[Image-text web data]
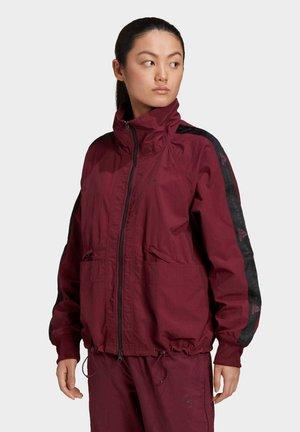 Sports jacket - burgundy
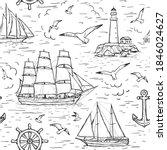 Vector Sketch Seamless Marine...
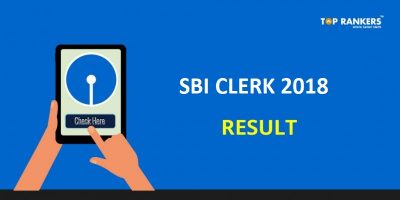 SBI Clerk Result Mains Released | Direct Link to Check your Result!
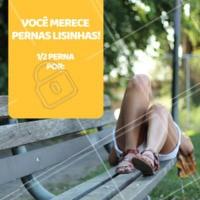 Aproveite nossa promoção e agende seu horário! #depilacao #chegadepelos #ahazou #ahazoudepilacao #promocao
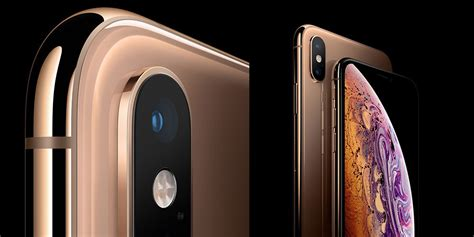 optus iphone xs iphone xs max iphone xr plans every australian plan whistleout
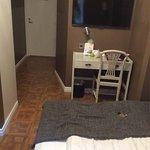 Photo de Hotel Vasa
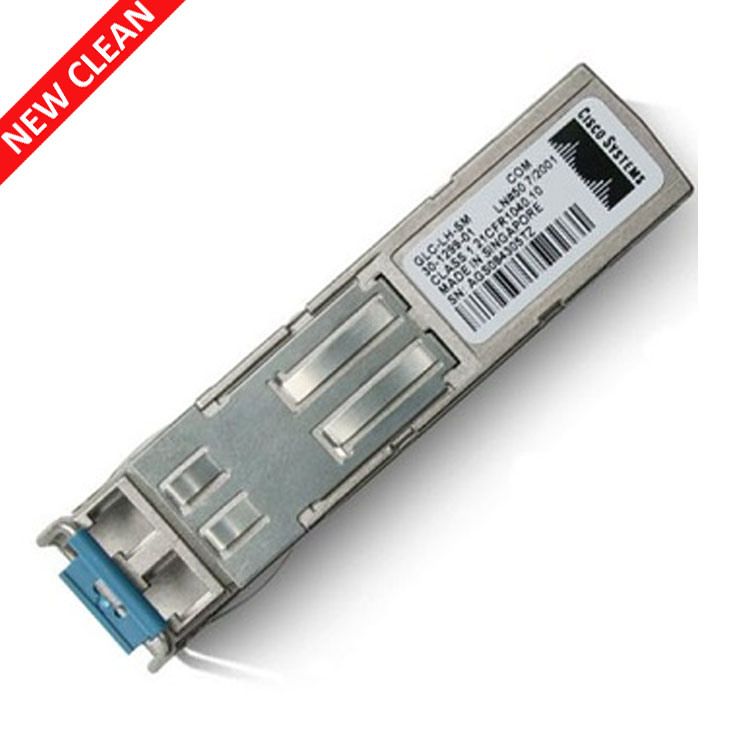 Lot of 4 Brand New Sealed CISCO G-DATA GLC-SX-MM 1000BASE-SX Transceiver Module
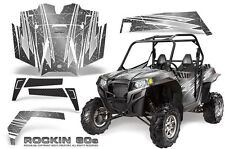 POLARIS RZR 900 XP 900XP & PRO ARMOR DOOR GRAPHICS KIT CREATORX ROCKIN 80s S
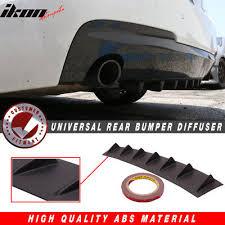 """<b>33</b>"""" <b>x6</b>"""" <b>Ikon</b> Style Universal Rear Bumper Lip Diffuser 7 Fin Textured ..."""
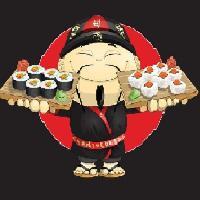 Сушилка, Кафе, суши и роллы, пиццерия, доставка еды, pokrov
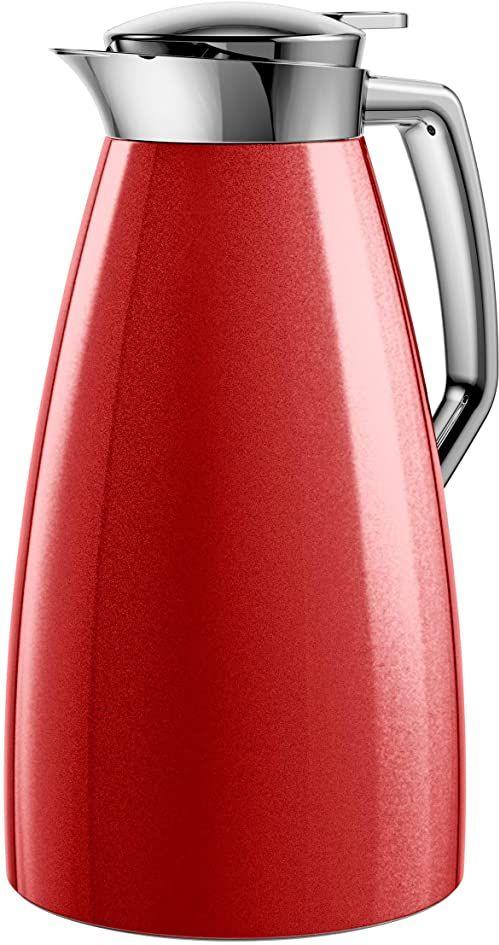 Emsa F4140300 Plaza termos, 1 l, czerwony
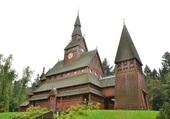 église en bois dans le Harz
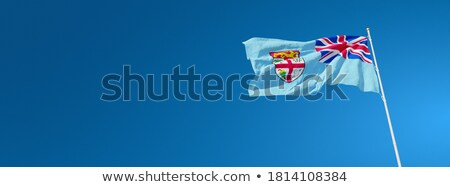 Vlag Fiji geïsoleerd witte Stockfoto © MikhailMishchenko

### [ABOUT THIS EXERCISE]
Range to copy from the records above: the line containing "Vector Sketch Seamless Marine..." to the line containing "optus iphone xs", both included. Output those lines exactly and only those, skipping pictures.

### [ANSWER SPACE]
 Vector Sketch Seamless Marine...
 SBI Clerk Result Mains Released | Direct Link to Check your Result!
 Aproveite nossa promoção e agende seu horário! #depilacao #chegadepelos #ahazou #ahazoudepilacao #promocao
 optus iphone xs iphone xs max iphone xr plans every australian plan whistleout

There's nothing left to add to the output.